Planning Your Sudsy Safari
With more than 150 choices, what’s the best way to plan a beer-tasting sojourn in San Diego?
The first step is deciding how you’re going to move from joint to joint. Nowadays, rideshare is one of the most common (and safest) options. If you’re going to use your own vehicle, make sure there’s a designated driver.
One of the best ways is to zero in on a particular town or neighborhood with a cluster of craft beer-makers. Here’s a few places to start, each with their own characteristics:
Brews with a View: Start in San Marcos, which lies along State Highway 78 between Oceanside and Escondido. Among its 16 breweries are standouts like Belching Beaver Brewery Pub 980 and nearby Aztec Brewery, which carries on the legacy of a bygone beer-maker by that same name that thrived in San Diego on either side of World War II.
Tucked in the San Elijo Hills above San Marcos, The Sanctuary is one of several local Lost Abbey tasting rooms with great beer, good food, live music and themed religious iconography like the Celtic cross on its beer glasses.
Beach Beers: You can start a beach town pub crawl at Pizza Port in Carlsbad – another of the pioneers of San Diego craft brewing – and continue down historic Highway 101 to the Bier Garden in Encinitas (24 beers on tap) and then to tiny Culture Brewing in Solana Beach, which is right down the block from live tunes and headliner bands at the Belly Up Tavern. Whether it’s afternoon or evening, punctuate the coastal pub crawl with brews on the lagoon-side deck at Viewpoint Brewing near the Del Mar racetrack.
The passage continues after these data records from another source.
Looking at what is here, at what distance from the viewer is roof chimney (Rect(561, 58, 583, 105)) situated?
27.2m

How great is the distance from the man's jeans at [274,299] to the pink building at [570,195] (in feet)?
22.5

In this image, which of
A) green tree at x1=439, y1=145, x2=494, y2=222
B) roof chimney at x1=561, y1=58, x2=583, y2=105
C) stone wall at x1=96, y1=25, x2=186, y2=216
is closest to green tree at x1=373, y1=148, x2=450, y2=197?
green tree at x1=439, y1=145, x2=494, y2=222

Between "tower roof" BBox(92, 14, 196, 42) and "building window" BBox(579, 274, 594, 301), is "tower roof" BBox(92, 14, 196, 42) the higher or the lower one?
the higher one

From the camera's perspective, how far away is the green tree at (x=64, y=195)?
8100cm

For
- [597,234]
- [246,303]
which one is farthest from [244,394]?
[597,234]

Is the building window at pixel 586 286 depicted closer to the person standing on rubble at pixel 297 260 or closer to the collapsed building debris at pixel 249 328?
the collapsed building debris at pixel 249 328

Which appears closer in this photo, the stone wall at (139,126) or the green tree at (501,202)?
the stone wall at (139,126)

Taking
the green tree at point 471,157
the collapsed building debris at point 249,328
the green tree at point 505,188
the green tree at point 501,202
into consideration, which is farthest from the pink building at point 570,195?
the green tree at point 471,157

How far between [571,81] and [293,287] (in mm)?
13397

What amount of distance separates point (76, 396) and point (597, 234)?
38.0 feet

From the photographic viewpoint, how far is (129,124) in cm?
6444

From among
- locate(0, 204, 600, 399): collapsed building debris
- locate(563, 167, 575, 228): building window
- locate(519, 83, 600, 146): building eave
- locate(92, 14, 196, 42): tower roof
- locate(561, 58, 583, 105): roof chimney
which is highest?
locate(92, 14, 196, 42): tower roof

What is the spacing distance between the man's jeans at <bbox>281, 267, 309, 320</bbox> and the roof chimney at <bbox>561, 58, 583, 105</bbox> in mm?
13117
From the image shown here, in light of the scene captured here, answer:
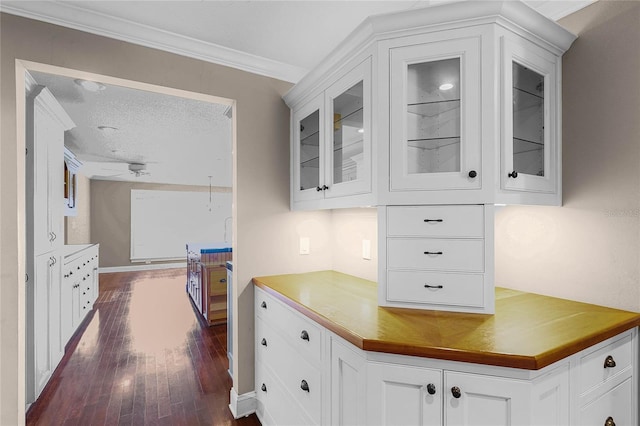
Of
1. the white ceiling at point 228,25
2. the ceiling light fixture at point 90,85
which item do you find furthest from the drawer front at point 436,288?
the ceiling light fixture at point 90,85

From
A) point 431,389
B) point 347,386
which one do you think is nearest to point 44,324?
point 347,386

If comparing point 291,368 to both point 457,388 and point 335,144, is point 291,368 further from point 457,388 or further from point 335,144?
point 335,144

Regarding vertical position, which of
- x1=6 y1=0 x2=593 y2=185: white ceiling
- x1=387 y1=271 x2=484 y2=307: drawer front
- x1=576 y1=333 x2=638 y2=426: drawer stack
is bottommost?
x1=576 y1=333 x2=638 y2=426: drawer stack

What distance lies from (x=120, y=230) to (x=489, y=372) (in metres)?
8.79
Military Mugs: There’s another critical mass of craft breweries off Miramar Road near the Marine Corps Air Station Miramar (and former Navy “Top Gun” flight school). Among the anchor beer-makers in this area are AleSmith, Green Flash, Ballast Point and the delightfully different White Labs Brewing, a long-time yeast maker for local craft breweries that now highlights the importance of yeast in the beermaking process via its own innovative libations.
The Urban Path: For those who love to walk, the East Village (near Petco Park stadium), North Park (north of Balboa Park) and Little Italy (near San Diego Bay) are your best bets, each of them with a handful of breweries within a short distance of one another and plenty of places to eat between.
Best of the Fests: You can also sample a wide selection of San Diego suds at special events like San Diego Beer Week in November, the San Diego Beer Fest in June or the annual Stone Anniversary Celebration in August.